Edvardsen, Eikrem & Probert, 2011.
Kawachi et al. (1991: 563, figs 1–29), LeRoi & Hallegraeff (2004: 83, fig. 17)
Chrysochromulina hirta Manton (1978: 13, figs 1–17; type figs 5, 7)
Cells ovoid to spherical, c. 6 µm diameter (dried preparation), biflagellate; body covered in unmineralised scales. Body scales of 3 types: long spine scales distributed uniformly over cell, 20–30 µm long, with spine basally forked and grooved and attached to base-plate by 4 rigid supporting struts, the base-plate elliptical, concave, 2–2.5 µm diameter, the distal surface patterned with delicate ±radiating striae; short spine scales distributed uniformly over cell, twice as numerous as long spine scales, to 4–6 µm long, structured like long spine scales but the supporting struts greatly reduced, base-plate elliptical, c. 1.5 × 2 µm; plate scales forming an underlayer, flat, elliptical, c. 1.3 × 1.6 µm, apparently rimless, patterned with delicate ±radiating striae. Flagella equal, to 20 µm long. Haptonema somewhat longer than flagella when extended, or coiled into c. 10 gyres when retracted.
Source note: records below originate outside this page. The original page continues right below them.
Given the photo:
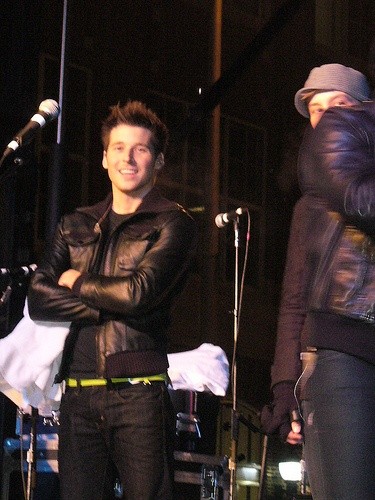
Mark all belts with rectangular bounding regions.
[66,373,166,387]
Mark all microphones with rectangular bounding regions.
[1,264,38,277]
[215,207,247,228]
[4,99,60,156]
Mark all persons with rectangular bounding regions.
[260,64,375,500]
[28,100,200,500]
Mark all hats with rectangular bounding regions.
[294,64,370,119]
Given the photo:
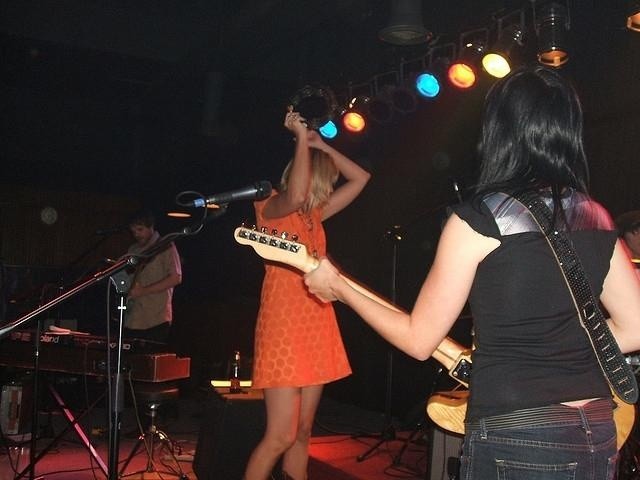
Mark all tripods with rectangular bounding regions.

Southern Ocean, south of Australia; Cape Town, South Africa (Manton, 1978); Arctic waters (Manton, 1978).
The haptonema of C. hirta has been shown to be a food-capturing device (Kawachi et al., 1991). This species can ingest particulate matter of size range 0.5–1.97 µm diameter (Marchant, unpublished data).
Chrysochromulina genus description: Cells have homodynamic flagella and a coiling haptonema, and electron microscopy is usually required to identify the species. As well as being photosynthetic, these fragile haptophytes ingest picoplanktonic and nanoplanktonic organisms by phagocytosis.